• [Records]:
--- START ---

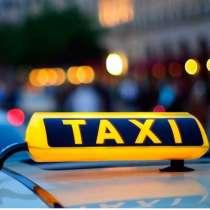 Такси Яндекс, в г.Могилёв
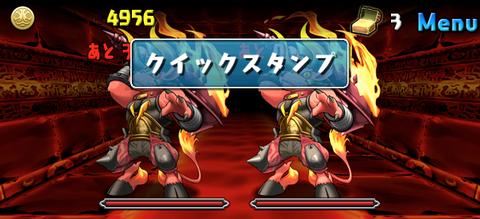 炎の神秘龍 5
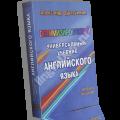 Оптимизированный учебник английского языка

--- END ---
--- START ---

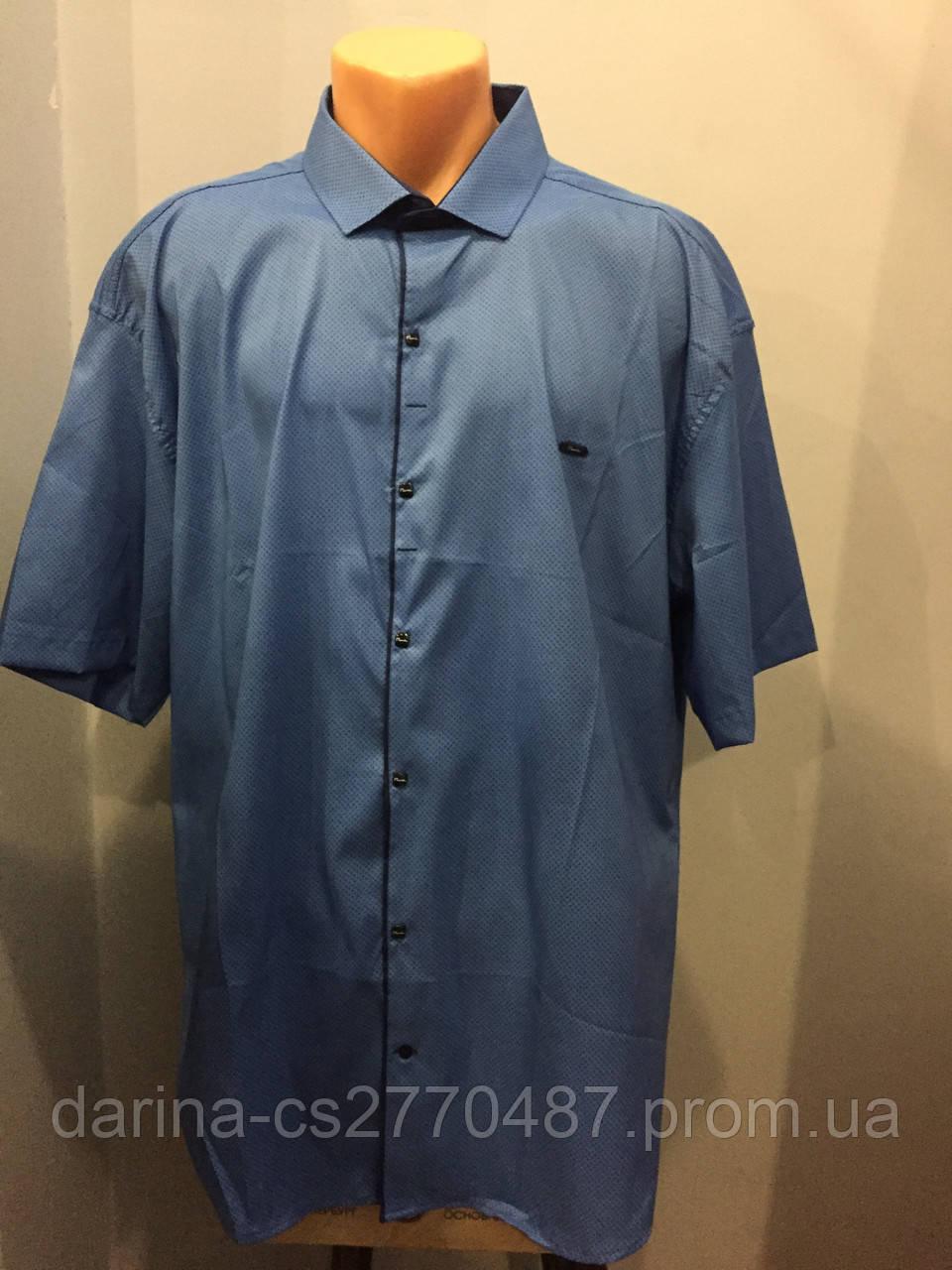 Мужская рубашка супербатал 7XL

--- END ---
--- START ---

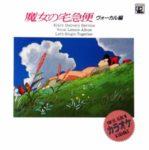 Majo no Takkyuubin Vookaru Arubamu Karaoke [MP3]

--- END ---

• [Work to complete]: Print, word for word, the lines above that run from the line containing "Такси Яндекс, в г.Могилёв" to the line containing "Оптимизированный учебник английского языка", both included. Keep the pictures out.

• [Answer to this problem]:
 Такси Яндекс, в г.Могилёв
 炎の神秘龍 5
 Оптимизированный учебник английского языка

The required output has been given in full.